* [Stored data entries]

Start of Block

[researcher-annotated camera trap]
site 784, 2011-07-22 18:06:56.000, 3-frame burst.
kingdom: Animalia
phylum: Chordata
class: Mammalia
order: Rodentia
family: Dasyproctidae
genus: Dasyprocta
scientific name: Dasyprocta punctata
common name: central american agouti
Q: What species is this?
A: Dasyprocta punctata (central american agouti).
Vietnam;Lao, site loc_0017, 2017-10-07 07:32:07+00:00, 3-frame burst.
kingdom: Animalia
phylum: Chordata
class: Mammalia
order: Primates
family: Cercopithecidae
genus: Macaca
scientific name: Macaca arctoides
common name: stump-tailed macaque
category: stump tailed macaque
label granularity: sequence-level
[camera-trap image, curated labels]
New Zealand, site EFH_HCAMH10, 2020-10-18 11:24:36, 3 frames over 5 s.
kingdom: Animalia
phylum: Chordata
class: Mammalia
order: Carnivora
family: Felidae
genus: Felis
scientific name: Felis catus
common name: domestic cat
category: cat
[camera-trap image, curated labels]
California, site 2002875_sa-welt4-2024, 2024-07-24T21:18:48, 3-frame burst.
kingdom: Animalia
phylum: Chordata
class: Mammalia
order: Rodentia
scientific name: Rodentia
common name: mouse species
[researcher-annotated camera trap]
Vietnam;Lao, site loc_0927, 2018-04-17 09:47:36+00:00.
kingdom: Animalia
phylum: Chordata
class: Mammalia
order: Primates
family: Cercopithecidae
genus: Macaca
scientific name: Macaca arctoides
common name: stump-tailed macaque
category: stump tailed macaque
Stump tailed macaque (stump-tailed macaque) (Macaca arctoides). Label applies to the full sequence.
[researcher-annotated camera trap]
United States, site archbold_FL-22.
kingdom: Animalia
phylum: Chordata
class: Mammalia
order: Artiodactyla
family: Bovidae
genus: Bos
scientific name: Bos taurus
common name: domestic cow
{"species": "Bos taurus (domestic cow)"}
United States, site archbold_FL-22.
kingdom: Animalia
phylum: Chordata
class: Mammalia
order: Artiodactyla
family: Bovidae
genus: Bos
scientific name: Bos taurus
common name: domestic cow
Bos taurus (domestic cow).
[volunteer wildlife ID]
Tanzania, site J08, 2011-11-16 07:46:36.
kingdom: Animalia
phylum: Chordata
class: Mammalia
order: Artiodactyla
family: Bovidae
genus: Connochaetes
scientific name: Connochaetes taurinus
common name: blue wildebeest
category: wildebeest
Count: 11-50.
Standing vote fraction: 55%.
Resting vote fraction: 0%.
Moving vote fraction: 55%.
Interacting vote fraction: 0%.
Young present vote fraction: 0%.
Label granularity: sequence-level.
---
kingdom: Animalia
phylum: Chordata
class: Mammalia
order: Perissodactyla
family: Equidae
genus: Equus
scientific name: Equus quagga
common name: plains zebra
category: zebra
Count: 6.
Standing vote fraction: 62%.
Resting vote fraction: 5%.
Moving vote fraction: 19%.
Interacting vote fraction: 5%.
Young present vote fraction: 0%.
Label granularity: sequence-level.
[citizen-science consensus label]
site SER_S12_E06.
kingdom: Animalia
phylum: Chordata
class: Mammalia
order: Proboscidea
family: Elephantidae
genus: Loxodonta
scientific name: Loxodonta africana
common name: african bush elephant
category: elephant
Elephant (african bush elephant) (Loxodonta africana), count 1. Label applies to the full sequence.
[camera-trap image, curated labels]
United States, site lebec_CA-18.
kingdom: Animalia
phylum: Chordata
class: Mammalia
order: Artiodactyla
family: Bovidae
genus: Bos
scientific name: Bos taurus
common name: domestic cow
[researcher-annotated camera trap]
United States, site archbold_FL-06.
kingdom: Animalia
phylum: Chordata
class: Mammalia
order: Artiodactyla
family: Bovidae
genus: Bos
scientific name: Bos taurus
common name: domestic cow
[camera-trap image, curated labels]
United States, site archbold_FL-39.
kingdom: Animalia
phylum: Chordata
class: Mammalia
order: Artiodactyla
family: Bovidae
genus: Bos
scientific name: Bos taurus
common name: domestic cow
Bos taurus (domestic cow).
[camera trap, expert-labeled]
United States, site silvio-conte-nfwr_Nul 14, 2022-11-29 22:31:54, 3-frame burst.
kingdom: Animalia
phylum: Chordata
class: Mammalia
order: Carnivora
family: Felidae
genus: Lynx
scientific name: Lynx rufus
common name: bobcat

End of Block

Recopy the records without any alteration.

[researcher-annotated camera trap]
site 784, 2011-07-22 18:06:56.000, 3-frame burst.
kingdom: Animalia
phylum: Chordata
class: Mammalia
order: Rodentia
family: Dasyproctidae
genus: Dasyprocta
scientific name: Dasyprocta punctata
common name: central american agouti
Q: What species is this?
A: Dasyprocta punctata (central american agouti).
Vietnam;Lao, site loc_0017, 2017-10-07 07:32:07+00:00, 3-frame burst.
kingdom: Animalia
phylum: Chordata
class: Mammalia
order: Primates
family: Cercopithecidae
genus: Macaca
scientific name: Macaca arctoides
common name: stump-tailed macaque
category: stump tailed macaque
label granularity: sequence-level
[camera-trap image, curated labels]
New Zealand, site EFH_HCAMH10, 2020-10-18 11:24:36, 3 frames over 5 s.
kingdom: Animalia
phylum: Chordata
class: Mammalia
order: Carnivora
family: Felidae
genus: Felis
scientific name: Felis catus
common name: domestic cat
category: cat
[camera-trap image, curated labels]
California, site 2002875_sa-welt4-2024, 2024-07-24T21:18:48, 3-frame burst.
kingdom: Animalia
phylum: Chordata
class: Mammalia
order: Rodentia
scientific name: Rodentia
common name: mouse species
[researcher-annotated camera trap]
Vietnam;Lao, site loc_0927, 2018-04-17 09:47:36+00:00.
kingdom: Animalia
phylum: Chordata
class: Mammalia
order: Primates
family: Cercopithecidae
genus: Macaca
scientific name: Macaca arctoides
common name: stump-tailed macaque
category: stump tailed macaque
Stump tailed macaque (stump-tailed macaque) (Macaca arctoides). Label applies to the full sequence.
[researcher-annotated camera trap]
United States, site archbold_FL-22.
kingdom: Animalia
phylum: Chordata
class: Mammalia
order: Artiodactyla
family: Bovidae
genus: Bos
scientific name: Bos taurus
common name: domestic cow
{"species": "Bos taurus (domestic cow)"}
United States, site archbold_FL-22.
kingdom: Animalia
phylum: Chordata
class: Mammalia
order: Artiodactyla
family: Bovidae
genus: Bos
scientific name: Bos taurus
common name: domestic cow
Bos taurus (domestic cow).
[volunteer wildlife ID]
Tanzania, site J08, 2011-11-16 07:46:36.
kingdom: Animalia
phylum: Chordata
class: Mammalia
order: Artiodactyla
family: Bovidae
genus: Connochaetes
scientific name: Connochaetes taurinus
common name: blue wildebeest
category: wildebeest
Count: 11-50.
Standing vote fraction: 55%.
Resting vote fraction: 0%.
Moving vote fraction: 55%.
Interacting vote fraction: 0%.
Young present vote fraction: 0%.
Label granularity: sequence-level.
---
kingdom: Animalia
phylum: Chordata
class: Mammalia
order: Perissodactyla
family: Equidae
genus: Equus
scientific name: Equus quagga
common name: plains zebra
category: zebra
Count: 6.
Standing vote fraction: 62%.
Resting vote fraction: 5%.
Moving vote fraction: 19%.
Interacting vote fraction: 5%.
Young present vote fraction: 0%.
Label granularity: sequence-level.
[citizen-science consensus label]
site SER_S12_E06.
kingdom: Animalia
phylum: Chordata
class: Mammalia
order: Proboscidea
family: Elephantidae
genus: Loxodonta
scientific name: Loxodonta africana
common name: african bush elephant
category: elephant
Elephant (african bush elephant) (Loxodonta africana), count 1. Label applies to the full sequence.
[camera-trap image, curated labels]
United States, site lebec_CA-18.
kingdom: Animalia
phylum: Chordata
class: Mammalia
order: Artiodactyla
family: Bovidae
genus: Bos
scientific name: Bos taurus
common name: domestic cow
[researcher-annotated camera trap]
United States, site archbold_FL-06.
kingdom: Animalia
phylum: Chordata
class: Mammalia
order: Artiodactyla
family: Bovidae
genus: Bos
scientific name: Bos taurus
common name: domestic cow
[camera-trap image, curated labels]
United States, site archbold_FL-39.
kingdom: Animalia
phylum: Chordata
class: Mammalia
order: Artiodactyla
family: Bovidae
genus: Bos
scientific name: Bos taurus
common name: domestic cow
Bos taurus (domestic cow).
[camera trap, expert-labeled]
United States, site silvio-conte-nfwr_Nul 14, 2022-11-29 22:31:54, 3-frame burst.
kingdom: Animalia
phylum: Chordata
class: Mammalia
order: Carnivora
family: Felidae
genus: Lynx
scientific name: Lynx rufus
common name: bobcat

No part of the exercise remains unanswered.